Researchers from the University of Montreal and Stanford University have come up with a model that visualizes the after-effects of flooding in order to raise awareness among people.
In a research paper, the researchers have demonstrated how the model generates the “after climate change” image based on the input image. The samples include an urban street’s view, a city’s view, and a suburban’s view on high, average, and low realism. Take a look at the image below.
The project uses Multimodal unsupervised image-to-image translation (MUNIT) architecture to “perform cross-domain multimodal mapping between a street-level image without any flooding to multiple versions of this image under diverse flood styles, to visually represent the impact of climate change-induced flooding on a personal level”, wrote the researchers.
The researchers found the existing quality evaluation methods to have strong limitations and says that those techniques don’t correlate with human judgment.
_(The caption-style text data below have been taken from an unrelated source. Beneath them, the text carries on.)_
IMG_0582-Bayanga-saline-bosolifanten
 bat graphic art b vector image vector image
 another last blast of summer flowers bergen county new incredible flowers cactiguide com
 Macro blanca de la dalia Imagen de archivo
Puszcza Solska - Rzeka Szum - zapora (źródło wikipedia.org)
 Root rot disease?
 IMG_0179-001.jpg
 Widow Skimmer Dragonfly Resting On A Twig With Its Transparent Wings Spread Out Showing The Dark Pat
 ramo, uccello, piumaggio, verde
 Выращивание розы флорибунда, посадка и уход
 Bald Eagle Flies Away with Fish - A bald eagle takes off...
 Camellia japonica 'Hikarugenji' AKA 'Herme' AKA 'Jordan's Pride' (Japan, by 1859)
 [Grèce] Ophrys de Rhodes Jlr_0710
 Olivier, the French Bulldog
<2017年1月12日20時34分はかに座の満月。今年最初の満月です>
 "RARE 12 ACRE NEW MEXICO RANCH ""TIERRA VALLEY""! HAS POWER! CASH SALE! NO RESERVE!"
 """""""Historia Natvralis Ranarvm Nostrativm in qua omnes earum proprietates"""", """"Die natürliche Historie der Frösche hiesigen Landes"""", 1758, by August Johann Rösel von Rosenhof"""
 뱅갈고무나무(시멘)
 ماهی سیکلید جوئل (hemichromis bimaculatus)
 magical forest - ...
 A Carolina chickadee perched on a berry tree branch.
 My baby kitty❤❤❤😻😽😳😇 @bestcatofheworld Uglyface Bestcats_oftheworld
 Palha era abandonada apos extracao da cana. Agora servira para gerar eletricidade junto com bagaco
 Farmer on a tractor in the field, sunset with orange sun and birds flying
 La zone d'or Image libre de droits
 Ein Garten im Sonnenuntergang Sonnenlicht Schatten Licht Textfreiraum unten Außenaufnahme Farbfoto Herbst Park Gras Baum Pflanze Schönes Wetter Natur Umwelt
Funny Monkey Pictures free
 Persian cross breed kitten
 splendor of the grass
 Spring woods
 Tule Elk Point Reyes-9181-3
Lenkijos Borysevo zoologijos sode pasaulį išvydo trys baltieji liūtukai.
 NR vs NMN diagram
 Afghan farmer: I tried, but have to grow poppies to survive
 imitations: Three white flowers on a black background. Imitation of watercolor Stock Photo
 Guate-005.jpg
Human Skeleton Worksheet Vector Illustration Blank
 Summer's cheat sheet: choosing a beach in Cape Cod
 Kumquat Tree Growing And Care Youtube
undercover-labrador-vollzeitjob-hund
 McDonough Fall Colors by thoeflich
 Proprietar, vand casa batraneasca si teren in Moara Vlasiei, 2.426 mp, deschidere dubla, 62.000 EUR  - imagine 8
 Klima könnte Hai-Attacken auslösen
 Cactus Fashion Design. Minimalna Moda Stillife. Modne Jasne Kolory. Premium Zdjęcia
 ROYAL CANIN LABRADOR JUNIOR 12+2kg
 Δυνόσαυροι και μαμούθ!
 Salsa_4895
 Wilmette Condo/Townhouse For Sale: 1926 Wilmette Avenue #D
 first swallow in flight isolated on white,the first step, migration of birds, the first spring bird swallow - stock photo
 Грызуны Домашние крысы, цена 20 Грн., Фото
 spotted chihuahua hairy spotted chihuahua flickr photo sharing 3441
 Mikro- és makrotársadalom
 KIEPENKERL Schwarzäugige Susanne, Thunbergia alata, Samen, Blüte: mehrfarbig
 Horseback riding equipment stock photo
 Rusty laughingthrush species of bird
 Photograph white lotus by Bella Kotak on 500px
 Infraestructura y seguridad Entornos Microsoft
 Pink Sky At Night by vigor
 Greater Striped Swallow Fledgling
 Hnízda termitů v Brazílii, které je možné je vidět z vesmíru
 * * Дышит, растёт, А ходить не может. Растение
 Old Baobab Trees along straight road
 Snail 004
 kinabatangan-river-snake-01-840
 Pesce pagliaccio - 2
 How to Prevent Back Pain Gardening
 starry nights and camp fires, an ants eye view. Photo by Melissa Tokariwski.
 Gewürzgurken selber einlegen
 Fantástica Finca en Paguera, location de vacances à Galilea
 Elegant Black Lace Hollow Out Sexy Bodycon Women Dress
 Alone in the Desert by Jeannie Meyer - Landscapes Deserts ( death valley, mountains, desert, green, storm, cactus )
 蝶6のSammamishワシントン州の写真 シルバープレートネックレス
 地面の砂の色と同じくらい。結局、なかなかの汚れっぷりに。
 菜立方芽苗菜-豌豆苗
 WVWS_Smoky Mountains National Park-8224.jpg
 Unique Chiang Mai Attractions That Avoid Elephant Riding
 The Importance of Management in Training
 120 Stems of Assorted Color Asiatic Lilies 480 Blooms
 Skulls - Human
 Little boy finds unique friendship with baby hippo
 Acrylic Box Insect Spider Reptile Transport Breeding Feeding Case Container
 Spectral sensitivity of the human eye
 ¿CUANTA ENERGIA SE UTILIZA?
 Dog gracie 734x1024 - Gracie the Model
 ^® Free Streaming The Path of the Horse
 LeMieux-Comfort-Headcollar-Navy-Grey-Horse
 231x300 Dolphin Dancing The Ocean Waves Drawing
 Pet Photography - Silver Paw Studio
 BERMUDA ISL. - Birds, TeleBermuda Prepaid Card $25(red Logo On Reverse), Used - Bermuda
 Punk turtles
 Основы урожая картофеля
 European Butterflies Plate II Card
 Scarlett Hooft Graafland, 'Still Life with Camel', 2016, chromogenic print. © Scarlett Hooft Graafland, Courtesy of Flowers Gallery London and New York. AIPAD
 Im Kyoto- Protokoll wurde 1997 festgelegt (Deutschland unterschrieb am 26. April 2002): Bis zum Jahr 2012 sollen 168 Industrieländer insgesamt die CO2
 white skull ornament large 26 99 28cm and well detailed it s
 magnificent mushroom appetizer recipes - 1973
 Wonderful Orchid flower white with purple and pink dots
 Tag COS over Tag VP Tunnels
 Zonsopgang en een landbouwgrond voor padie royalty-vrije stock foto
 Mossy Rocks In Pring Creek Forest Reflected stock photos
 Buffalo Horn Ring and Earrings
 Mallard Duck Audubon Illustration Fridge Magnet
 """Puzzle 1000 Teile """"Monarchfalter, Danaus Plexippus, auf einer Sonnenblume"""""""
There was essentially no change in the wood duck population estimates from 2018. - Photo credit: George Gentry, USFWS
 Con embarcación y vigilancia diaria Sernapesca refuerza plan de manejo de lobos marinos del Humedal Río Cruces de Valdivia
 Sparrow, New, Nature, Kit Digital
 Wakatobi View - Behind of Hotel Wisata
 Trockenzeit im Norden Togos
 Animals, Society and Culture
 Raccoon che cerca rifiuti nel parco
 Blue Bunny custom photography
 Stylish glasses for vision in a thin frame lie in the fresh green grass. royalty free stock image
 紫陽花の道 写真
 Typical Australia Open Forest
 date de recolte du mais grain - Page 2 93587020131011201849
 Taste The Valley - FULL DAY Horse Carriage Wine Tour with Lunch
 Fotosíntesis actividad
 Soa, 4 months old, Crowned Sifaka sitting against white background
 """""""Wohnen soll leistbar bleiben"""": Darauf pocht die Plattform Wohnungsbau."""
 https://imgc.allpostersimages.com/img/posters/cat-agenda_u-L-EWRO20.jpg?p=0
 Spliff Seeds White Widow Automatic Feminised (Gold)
To get around this, they propose a new evaluatory method involving humans for evaluating the outputs. They then compare the results from the human-based evaluation and automated evaluation for determining the efficiency of the automated evaluation metric.
“While automated metrics are cheap and easy to compute, they need large sets of both generated and real samples in order to produce reliable scores, which even then are not comparable between different tasks. Human metrics, on the other hand, maybe more representative of human perception, but are more costly to compute and can vary depending on task design”, concluded the researchers.
With this project, the researchers plan to create an ML architecture that will generate the most realistic image representing the aftermaths of climate change with any given input image from Google StreetView. Similar climatic changes like tropical cyclones or wildfire are also expected to be represented by this project in the future.